Exercise objective:
Filter the entries and keep only the lines where the string "United" appears.

Stored dataset items:
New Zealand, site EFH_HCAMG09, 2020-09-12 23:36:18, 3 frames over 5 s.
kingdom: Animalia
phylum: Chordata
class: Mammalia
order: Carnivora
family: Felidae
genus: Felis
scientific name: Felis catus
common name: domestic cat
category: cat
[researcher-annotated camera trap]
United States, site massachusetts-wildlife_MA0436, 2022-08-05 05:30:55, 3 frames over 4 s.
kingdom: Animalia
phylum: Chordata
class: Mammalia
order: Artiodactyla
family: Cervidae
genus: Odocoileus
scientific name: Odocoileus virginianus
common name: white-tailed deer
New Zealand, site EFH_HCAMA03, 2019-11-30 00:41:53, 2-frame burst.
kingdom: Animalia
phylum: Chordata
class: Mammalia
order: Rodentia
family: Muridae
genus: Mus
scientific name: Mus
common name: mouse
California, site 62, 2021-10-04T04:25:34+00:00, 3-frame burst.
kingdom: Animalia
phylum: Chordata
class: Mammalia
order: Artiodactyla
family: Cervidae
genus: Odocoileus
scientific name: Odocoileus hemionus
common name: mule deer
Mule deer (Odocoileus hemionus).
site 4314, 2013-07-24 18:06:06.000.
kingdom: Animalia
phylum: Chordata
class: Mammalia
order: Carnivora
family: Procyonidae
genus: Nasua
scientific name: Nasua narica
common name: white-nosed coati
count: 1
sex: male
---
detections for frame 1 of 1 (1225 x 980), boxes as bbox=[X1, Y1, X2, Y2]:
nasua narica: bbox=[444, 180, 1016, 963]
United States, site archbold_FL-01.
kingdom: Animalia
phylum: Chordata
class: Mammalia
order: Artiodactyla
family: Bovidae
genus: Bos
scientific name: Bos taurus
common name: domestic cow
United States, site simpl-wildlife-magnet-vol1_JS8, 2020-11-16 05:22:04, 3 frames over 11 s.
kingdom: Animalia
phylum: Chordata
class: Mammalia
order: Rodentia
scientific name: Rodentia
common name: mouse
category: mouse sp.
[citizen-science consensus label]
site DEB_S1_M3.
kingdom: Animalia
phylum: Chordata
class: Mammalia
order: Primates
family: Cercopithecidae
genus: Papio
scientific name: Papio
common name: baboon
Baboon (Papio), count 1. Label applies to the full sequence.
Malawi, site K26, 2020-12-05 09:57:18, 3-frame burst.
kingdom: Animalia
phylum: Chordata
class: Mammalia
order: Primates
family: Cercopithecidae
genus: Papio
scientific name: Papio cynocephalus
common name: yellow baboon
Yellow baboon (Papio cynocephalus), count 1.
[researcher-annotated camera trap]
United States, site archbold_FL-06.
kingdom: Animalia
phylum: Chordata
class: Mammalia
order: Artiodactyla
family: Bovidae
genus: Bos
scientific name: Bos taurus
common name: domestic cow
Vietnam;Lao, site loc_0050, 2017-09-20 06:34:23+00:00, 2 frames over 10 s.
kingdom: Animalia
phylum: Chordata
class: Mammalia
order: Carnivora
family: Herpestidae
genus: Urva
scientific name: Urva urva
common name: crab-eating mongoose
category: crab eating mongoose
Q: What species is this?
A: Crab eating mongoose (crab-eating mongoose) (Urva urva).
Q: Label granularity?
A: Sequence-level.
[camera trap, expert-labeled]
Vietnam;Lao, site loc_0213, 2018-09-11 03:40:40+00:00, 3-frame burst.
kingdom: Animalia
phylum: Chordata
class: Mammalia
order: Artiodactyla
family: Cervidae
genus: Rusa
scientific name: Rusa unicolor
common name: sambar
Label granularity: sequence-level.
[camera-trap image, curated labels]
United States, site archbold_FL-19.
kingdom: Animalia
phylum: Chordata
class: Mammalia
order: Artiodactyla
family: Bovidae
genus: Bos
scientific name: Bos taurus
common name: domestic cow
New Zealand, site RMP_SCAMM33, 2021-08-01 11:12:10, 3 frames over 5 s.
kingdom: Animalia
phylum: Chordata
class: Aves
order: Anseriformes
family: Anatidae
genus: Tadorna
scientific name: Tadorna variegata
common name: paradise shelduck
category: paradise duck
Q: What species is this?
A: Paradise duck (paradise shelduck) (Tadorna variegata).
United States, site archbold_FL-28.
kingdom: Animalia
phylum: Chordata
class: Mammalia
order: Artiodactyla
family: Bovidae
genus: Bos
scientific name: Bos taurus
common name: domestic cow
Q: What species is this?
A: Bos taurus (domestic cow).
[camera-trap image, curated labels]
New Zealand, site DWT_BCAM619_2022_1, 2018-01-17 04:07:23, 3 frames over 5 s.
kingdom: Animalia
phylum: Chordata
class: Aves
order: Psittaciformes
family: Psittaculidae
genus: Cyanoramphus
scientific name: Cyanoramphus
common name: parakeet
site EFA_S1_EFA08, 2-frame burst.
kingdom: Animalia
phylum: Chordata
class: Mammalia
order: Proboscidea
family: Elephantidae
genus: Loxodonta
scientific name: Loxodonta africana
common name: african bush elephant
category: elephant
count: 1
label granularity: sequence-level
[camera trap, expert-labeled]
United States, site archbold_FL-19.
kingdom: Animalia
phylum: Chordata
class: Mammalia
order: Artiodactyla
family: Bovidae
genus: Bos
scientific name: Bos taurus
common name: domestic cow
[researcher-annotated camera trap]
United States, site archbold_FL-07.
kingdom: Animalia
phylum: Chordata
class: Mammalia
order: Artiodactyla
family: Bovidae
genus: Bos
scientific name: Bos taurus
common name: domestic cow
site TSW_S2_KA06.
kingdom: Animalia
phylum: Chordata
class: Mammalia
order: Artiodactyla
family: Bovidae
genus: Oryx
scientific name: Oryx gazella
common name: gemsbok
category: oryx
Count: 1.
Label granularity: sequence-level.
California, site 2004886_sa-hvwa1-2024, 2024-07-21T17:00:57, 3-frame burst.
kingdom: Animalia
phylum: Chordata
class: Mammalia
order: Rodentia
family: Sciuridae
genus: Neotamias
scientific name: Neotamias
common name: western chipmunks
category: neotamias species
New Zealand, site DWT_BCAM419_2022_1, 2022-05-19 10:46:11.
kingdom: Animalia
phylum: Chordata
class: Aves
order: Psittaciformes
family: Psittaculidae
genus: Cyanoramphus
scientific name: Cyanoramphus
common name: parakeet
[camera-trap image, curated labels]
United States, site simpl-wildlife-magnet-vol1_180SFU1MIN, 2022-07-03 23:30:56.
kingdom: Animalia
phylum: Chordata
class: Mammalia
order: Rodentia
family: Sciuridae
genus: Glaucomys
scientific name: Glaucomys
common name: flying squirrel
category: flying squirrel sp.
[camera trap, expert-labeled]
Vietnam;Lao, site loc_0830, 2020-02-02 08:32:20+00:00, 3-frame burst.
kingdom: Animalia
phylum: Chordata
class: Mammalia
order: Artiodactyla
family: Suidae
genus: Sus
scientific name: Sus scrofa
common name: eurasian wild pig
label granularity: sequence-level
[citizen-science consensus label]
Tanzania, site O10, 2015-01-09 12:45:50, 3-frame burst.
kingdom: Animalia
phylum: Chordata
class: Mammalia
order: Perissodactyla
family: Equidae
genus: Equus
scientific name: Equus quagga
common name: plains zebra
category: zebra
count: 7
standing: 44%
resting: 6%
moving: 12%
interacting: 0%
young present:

Answer to this problem:
United States, site massachusetts-wildlife_MA0436, 2022-08-05 05:30:55, 3 frames over 4 s.
United States, site archbold_FL-01.
United States, site simpl-wildlife-magnet-vol1_JS8, 2020-11-16 05:22:04, 3 frames over 11 s.
United States, site archbold_FL-06.
United States, site archbold_FL-19.
United States, site archbold_FL-28.
United States, site archbold_FL-19.
United States, site archbold_FL-07.
United States, site simpl-wildlife-magnet-vol1_180SFU1MIN, 2022-07-03 23:30:56.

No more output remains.